While it doesn’t quite feel like Doom, it’s close enough and looks to have learned the right lessons in id’s School of First-Person Shooters. Willits’ insistence that reloading changes the pacing for the better might not matter as much once the combat loop opens up from allows players to naturally learn slicker combos with more powerful abilities and goofier guns. But this is contingent upon the pacing in an open-world game and while Avalanche is contributing its expertise in that field, another open world is not quite as exciting as the combat arenas.

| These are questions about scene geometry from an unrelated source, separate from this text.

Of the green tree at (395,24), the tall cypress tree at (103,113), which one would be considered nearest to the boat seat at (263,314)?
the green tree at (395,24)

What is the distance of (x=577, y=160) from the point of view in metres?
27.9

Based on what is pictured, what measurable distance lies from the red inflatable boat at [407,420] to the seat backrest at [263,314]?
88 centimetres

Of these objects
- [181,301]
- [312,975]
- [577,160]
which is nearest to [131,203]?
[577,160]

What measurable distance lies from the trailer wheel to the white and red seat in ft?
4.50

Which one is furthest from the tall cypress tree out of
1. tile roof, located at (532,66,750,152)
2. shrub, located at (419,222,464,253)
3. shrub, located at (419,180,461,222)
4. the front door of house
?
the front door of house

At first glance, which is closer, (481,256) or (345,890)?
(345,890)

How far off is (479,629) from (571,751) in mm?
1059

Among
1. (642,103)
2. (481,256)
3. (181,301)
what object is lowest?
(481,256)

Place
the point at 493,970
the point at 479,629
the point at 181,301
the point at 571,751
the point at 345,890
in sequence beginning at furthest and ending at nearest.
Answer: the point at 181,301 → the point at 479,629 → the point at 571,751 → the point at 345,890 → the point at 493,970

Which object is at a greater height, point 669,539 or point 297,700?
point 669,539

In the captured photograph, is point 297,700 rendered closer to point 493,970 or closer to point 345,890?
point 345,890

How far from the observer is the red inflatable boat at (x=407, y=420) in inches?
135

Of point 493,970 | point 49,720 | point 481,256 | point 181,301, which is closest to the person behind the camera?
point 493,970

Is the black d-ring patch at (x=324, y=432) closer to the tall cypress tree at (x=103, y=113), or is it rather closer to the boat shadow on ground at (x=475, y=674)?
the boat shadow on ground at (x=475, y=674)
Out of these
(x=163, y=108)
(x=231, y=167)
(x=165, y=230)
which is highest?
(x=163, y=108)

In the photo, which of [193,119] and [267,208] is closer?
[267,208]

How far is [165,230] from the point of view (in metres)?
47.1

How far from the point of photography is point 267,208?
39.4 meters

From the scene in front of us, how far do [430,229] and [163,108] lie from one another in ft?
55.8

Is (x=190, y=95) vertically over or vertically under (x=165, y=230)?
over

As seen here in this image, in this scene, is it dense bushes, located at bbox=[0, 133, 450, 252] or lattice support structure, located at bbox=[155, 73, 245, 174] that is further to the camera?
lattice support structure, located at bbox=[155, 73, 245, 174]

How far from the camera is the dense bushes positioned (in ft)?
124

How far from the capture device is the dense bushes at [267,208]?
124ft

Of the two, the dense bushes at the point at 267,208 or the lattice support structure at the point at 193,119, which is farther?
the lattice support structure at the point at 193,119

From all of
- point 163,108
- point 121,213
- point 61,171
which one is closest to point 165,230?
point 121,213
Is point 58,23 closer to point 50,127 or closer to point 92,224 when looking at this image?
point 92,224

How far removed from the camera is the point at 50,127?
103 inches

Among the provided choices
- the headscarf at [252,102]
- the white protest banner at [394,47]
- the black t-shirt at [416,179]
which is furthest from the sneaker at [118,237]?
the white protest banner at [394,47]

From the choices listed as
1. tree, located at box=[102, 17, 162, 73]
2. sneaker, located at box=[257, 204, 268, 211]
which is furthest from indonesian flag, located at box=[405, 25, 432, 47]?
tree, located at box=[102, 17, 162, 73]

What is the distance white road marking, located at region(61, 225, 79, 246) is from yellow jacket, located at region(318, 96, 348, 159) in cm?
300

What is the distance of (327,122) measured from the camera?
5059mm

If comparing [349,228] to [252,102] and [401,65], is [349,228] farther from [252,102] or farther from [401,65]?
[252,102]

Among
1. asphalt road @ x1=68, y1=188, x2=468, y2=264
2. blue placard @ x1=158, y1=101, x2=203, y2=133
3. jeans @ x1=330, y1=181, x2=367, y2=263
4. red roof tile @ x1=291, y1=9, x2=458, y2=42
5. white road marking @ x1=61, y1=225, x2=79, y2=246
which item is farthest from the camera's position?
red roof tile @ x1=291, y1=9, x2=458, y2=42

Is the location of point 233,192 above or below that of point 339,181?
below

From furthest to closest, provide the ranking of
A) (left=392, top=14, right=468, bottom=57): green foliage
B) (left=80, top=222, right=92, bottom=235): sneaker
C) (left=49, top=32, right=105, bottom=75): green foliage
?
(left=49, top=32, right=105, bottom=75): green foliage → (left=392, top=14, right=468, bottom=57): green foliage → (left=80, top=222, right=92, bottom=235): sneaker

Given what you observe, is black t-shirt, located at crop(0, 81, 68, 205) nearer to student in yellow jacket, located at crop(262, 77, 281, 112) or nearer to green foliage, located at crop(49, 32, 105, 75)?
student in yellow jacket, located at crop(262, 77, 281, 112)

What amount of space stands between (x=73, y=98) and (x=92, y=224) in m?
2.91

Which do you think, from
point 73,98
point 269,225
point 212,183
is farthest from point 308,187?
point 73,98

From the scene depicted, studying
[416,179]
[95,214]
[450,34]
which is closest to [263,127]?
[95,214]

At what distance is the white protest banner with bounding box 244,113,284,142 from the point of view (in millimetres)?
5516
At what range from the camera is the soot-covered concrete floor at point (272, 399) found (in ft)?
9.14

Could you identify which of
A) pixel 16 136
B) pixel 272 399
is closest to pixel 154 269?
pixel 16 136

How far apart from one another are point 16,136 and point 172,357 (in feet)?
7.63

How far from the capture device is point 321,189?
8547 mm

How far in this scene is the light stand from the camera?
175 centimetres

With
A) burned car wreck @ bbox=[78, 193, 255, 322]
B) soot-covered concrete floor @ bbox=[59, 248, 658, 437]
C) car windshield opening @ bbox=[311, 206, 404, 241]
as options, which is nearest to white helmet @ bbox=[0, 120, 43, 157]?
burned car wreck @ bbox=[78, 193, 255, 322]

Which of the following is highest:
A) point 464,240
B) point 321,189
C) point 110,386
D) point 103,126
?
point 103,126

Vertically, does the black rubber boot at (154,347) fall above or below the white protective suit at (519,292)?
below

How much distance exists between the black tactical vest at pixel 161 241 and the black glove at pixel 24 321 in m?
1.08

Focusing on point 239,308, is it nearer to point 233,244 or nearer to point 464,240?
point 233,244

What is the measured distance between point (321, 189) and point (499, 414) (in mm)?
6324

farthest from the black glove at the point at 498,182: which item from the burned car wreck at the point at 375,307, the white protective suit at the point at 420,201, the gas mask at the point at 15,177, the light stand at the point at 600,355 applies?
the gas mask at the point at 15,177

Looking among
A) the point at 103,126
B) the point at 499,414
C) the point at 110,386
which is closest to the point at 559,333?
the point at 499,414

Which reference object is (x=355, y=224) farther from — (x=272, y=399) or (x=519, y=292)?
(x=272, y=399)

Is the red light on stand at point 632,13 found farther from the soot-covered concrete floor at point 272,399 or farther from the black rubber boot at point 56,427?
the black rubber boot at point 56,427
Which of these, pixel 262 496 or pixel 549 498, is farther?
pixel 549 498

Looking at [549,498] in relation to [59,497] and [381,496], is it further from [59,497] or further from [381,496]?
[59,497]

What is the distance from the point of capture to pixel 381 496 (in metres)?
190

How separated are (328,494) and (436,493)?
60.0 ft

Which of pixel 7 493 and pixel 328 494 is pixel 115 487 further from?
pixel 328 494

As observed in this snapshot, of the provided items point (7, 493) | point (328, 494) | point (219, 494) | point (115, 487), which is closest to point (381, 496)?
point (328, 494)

Rage 2 preview | Another sandy sandbox
Open-world games are the norm now, which means that they are each going to have a harder time sticking out. Rage 2’s wasteland that’s in the process of rebuilding itself was pretty with some oddball characters but didn’t seem to push outside of what we’ve seen in the genre. The map was littered (but not flooded) with different icons with mini-objectives like gathering loot chests after clearing an area. It was pretty standard for the genre: head to the blip, kill the dudes, grab the thing, and then move out.
However, most of the demo took place in more conventional “linear,” mostly indoor segments within the map, which makes its open world even more difficult to predict since only such a small sliver was visible. Cruising between objectives wasn’t particularly exciting despite the functional driving mechanics and hints of more exciting events, like convoys, lurking in the periphery.
Avalanche’s success in creating great open worlds has mainly stemmed from the traversal mechanics surrounding those worlds. Just Cause’s map isn’t particularly innovative or expertly crafted but it’s a damn pleasure to use the grappling hook, parachute, and wingsuit in tandem to soar around. Driving, by its very nature, isn’t as engrossing and when combined with the standard typical open-world elements it has, it feels as though the game is going to join the crowd of the other large sandbox games. Willits, however, thinks the Rage 2’s punk style will make it stick out like pink on a box cover.
“The biggest thing about creating post-apocalyptic world — and I like to say that this is a post-post-apocalyptic world — is that the personality is different,” he said. “We tried to add more color and vegetation. We really tried to give more personality and [show] the fun, action, light side of surviving in this world. I hope that personality comes through and [shows] why this is a different post-apocalyptic game.”
Rage 2 is different enough from at least one other post-apocalyptic game coming out this year; the game that is arguably its closest competition. It’s reminiscent of the infamous “inFamous versus Prototype” battle from 2009 where two similar games were constantly pitted against each other yet coexisted in the end. But one is naturally going to be more exciting and well-received, as was inFamous, and this scenario will probably play out the same way. Rage 2 may not have completely proved that its open world is going to be a standout part of the game but its aggressive, power-driven combat loop and lighthearted demeanor have given it a fresher outlook than its peers. And given Rage 2’s strong showing, it has a decent chance of being the “inFamous” in this situation.